Oh, why am I only talking about the compression cycle? Well, because I would have to write all of this for the rebound cycle too. Ok, I will.. :) Kidding. Wont bore you more. But I do think it is more important to talk about the compression cycle because in a turn the outside tire is gonna be in compression, and it happens to be the tire that is gonna have the most influence on the handling. Might as well lift the inside tire off the ground if yer fast. Kidding again. All the tires matter. I just happened to choose compression.

Again, ideally the two arms (control and tie rod) would occupy the same area and be the same length.

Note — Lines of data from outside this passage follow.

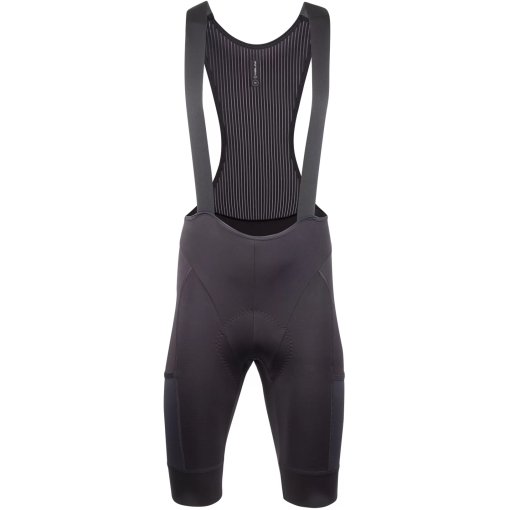 Immagine prodotto da Nalini Salopette Ciclismo Lunga Uomo - Trendy - black 4000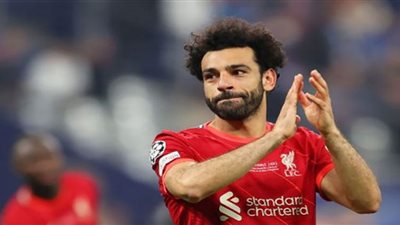 وزير الرياضة يهنىء 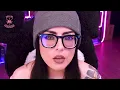 YERI MUA: El escándalo con Lonche - Mal De Amores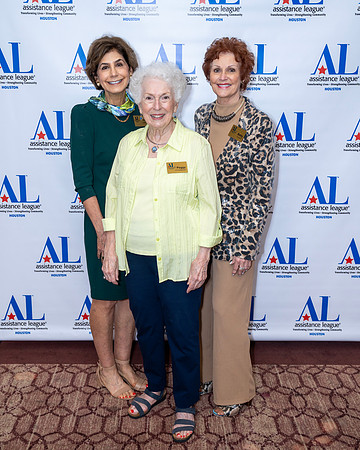 Books & Brunch__0403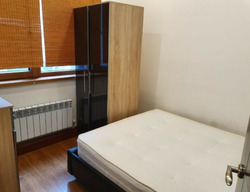 1 Bedroom Flat for Rent thumb-49979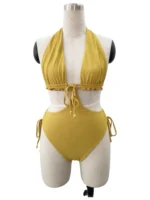 enjoy-swimwear-one-piece-119 one-piece swimwear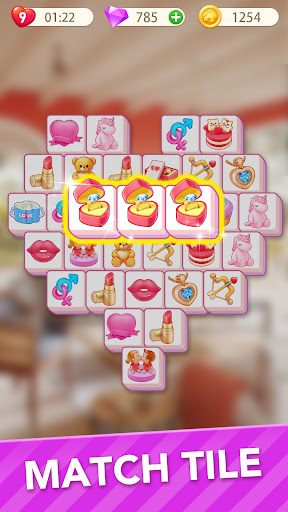 옷bΑ(Happy Makeover)؈D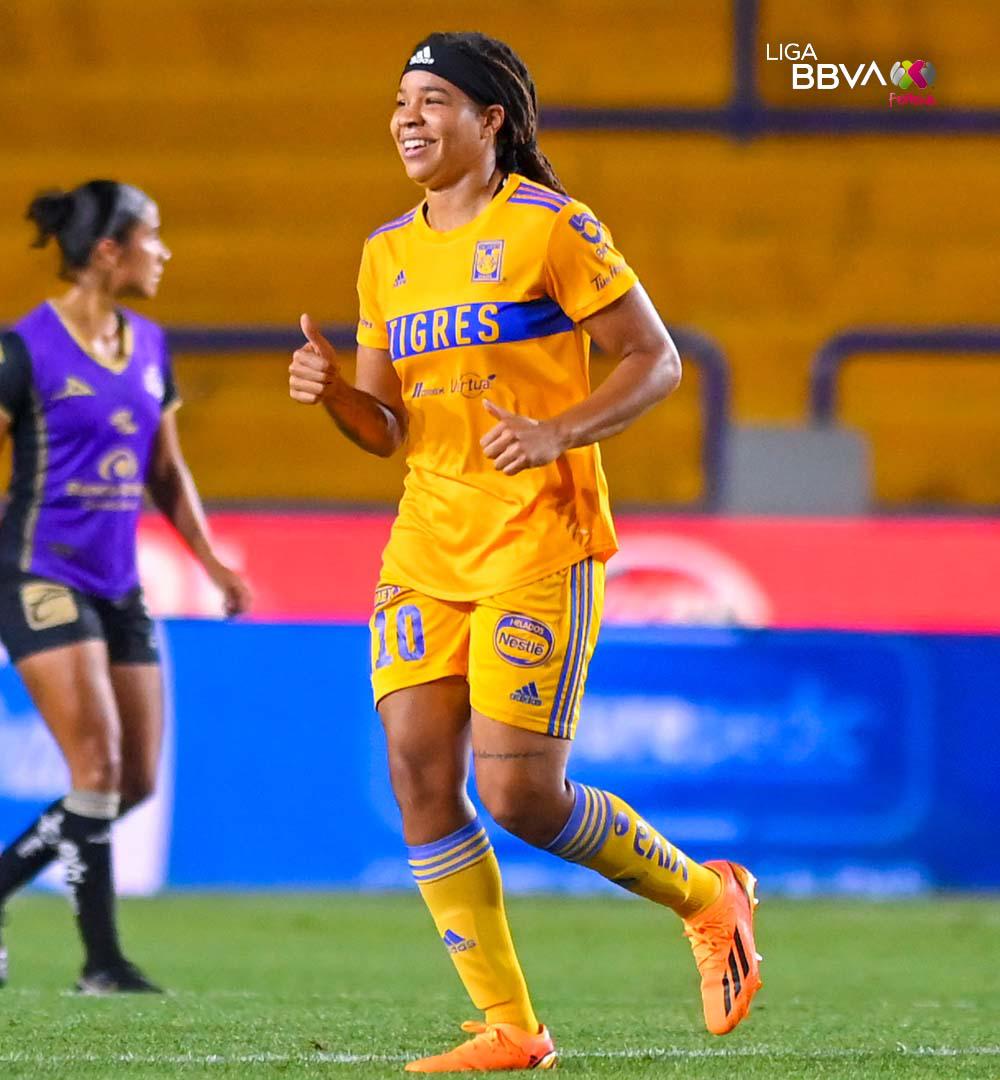 $!Sufre Mazatlán FC de nuevo de visita en Monterrey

But in a long answer thats how I see it.

Summary.. Tall rod ends lower the tie rod to put it in sync with the control arm. Solly for the confusing reply. I explain things better in person. Writing wasnt one of my better skills :) JR

Jasons72
02-07-2010, 07:44 AM
That was a very good explanation and i did understand it. Makes very good sense and i see how it will help. If i could sell one of my two VW's i think i could afford to spend a little more and get everything i will need to do the suspension correctly, ie the adjustable upper arms, taller ball joints and whatever spring and shock combo i'm going to come up with since the ride height i have has very poor lca angle, also going to put solid lca bushings in.